Trainieren mit dem Oov
Der «Oov» ist ein Trainingsgerät, das von einem australischen Osteopathen und Neurowissenschaftler entwickelt wurde. Der Oov ermöglicht es, Instabilitäten und Restriktionen im Körper aufzudecken und unterstützt dabei, Strategien zu finden, Stabilität aufzubauen und Bewegungskontrolle zu erreichen. Es sieht im weitesten Sinne aus wie eine dreidimensionale Acht, die nach oben hin sehr schlank verläuft und der Form der Wirbelsäule entspricht. Aussparungen im Schulterbereich sorgen dafür, dass die Beweglichkeit der Schulterblätter nicht beeinträchtigt ist. Das Material sinkt, wenn jemand darauf liegt, leicht ein und entfaltet dadurch eine dezente Zugwirkung auf die Wirbelsäule. Der Übende muss dann zum Beispiel beide Arme und ein Bein in die Luft heben – ohne umzufallen!
«Das Gehirn entwickelt z.B. dabei automatisch ein Programm, um das Standbein zu stabilisieren.

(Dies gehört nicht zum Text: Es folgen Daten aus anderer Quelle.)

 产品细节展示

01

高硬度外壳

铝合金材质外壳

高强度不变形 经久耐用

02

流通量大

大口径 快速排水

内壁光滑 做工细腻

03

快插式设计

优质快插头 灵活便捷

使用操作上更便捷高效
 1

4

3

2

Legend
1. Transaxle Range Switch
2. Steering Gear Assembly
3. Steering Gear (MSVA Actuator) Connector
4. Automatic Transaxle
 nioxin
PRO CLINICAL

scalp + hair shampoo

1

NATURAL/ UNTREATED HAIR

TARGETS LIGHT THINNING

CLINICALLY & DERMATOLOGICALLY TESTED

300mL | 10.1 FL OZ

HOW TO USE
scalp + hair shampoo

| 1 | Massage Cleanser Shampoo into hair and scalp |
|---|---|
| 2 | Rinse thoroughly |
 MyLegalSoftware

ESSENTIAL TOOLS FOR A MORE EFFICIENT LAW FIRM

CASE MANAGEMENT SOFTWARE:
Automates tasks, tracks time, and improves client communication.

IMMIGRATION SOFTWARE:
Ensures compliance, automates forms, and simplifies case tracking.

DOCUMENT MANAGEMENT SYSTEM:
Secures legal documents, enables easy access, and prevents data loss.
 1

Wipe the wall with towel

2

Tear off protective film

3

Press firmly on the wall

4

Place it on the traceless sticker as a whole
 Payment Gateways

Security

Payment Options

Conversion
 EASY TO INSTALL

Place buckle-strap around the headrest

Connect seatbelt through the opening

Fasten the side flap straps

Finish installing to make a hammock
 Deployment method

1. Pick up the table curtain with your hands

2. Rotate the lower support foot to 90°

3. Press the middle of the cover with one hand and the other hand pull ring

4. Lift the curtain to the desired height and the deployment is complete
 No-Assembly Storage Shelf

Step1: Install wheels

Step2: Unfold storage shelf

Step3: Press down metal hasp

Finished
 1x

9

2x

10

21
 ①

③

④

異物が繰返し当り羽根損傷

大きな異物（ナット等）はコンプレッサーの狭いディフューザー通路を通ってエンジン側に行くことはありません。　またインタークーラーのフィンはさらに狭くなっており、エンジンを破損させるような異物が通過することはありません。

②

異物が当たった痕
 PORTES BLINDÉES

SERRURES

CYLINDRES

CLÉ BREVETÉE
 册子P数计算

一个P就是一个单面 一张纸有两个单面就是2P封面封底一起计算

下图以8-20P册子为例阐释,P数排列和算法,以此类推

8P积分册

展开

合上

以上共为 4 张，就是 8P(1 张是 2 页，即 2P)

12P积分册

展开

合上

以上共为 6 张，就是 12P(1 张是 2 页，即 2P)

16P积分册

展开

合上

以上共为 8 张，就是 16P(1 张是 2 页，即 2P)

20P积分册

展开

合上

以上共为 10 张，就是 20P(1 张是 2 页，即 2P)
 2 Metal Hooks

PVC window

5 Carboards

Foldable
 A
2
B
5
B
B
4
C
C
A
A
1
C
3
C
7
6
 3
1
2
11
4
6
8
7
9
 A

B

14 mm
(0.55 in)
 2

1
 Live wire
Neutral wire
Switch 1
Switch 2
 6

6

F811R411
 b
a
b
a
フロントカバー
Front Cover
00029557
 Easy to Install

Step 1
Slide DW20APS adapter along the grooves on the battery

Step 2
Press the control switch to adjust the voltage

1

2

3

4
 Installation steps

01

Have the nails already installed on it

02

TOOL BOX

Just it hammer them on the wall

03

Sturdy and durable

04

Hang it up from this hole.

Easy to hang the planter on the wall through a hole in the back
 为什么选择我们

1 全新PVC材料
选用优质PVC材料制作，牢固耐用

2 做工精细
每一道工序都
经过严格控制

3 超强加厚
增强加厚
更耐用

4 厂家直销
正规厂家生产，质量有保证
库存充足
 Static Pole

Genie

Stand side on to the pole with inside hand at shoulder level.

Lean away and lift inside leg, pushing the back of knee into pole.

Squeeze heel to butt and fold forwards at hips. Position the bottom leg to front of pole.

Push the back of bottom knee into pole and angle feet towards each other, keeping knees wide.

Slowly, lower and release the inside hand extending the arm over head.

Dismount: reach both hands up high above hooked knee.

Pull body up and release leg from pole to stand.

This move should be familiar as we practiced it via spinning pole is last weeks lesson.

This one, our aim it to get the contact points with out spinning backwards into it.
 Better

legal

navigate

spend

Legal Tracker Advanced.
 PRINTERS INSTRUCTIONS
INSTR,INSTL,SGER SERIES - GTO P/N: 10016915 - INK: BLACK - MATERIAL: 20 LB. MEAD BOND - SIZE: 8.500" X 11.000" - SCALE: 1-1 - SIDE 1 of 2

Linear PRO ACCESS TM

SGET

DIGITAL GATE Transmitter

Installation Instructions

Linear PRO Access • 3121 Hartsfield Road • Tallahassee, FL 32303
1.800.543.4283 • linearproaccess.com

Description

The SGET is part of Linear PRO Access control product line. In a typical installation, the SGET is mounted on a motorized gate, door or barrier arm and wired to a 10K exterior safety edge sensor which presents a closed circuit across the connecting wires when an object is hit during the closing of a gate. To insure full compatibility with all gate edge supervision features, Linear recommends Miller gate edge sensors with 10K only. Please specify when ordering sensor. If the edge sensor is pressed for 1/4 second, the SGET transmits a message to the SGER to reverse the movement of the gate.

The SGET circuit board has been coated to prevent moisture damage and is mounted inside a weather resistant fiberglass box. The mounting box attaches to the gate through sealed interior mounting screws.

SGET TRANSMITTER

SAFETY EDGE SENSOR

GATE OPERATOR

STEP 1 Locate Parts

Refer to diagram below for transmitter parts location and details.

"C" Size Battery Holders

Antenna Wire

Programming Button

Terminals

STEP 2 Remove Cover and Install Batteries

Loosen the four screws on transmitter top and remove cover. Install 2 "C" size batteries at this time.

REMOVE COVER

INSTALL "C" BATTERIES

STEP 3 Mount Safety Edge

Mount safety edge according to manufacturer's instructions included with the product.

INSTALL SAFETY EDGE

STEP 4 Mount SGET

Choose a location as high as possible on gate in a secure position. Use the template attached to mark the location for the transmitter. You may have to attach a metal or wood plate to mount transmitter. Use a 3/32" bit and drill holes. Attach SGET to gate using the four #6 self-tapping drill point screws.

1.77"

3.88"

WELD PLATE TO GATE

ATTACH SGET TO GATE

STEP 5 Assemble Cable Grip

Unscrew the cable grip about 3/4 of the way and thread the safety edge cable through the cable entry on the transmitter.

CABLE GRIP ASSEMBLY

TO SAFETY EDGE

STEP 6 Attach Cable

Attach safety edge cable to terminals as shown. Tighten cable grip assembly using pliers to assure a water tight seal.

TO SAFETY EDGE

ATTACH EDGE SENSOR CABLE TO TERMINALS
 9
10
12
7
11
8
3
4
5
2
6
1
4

Die Bewegung sendet automatisch den Impuls, um die Wirbelsäule zentral zu halten», beschreibt Jessica Weiss. So erlernt der Körper intuitiv neue Muster und Bewegungsabläufe. Ein weiterer Vorteil für Skoliose-Patienten: Auf dem Oov steht das Zwerchfell leicht nach oben, wodurch die Atmung erleichtert wird.
Mehr über Osteopathie
Die Osteopathie wird im Bereich der Komplementärmedizin eingeordnet. Immer häufiger wird sie bei unterschiedlichen Beschwerden zu Rate gezogen, um schulmedizinische Behandlungen zu ergänzen. Einige Krankenkassen übernehmen dafür auch die Kosten. Begründet wurde die Osteopathie im 19. Jahrhundert durch den US-amerikanischen Arzt Andrew Taylor Still (1828 – 1917). Still legte bei seinen Behandlungen den Fokus nicht darauf, eine Erkrankung zu kurieren, sondern das zu stärken, was seine Patienten an gesundem Potential mitbrachten. Seine These war, dass der Körper viele Prozesse eigenständig heilen kann, wenn nicht Blockaden den freien Fluss innerhalb der Gefässe, Gewebe und Nervenbahnen behindern. Vor diesem Hintergrund betrachten Osteopathen die folgenden drei Systeme:
- Das parietale System: den Bewegungsapparat, die Knochen, Gelenke, Wirbel, Bänder, Muskeln, Faszien und Sehnen
- Das viszerale System: Blut- und Lymphgefässe sowie die inneren Organe
- Das cranio-sacrale System: hierzu gehören das Nervensystem, Befestigungen, Schädel, Wirbelsäule, Kreuzbein, Kopf und Rücken
Liegt in einem dieser Systeme eine Blockade vor, dann können die natürlichen Prozesse des Körpers in diesem Bereich nicht ungehindert stattfinden. Durch manuelle Behandlungen geschulter Osteopathen lassen sich Blockaden lösen. Im Zusammenhang mit der klassischen Skoliose-Therapie ist das eine positive Unterstützung.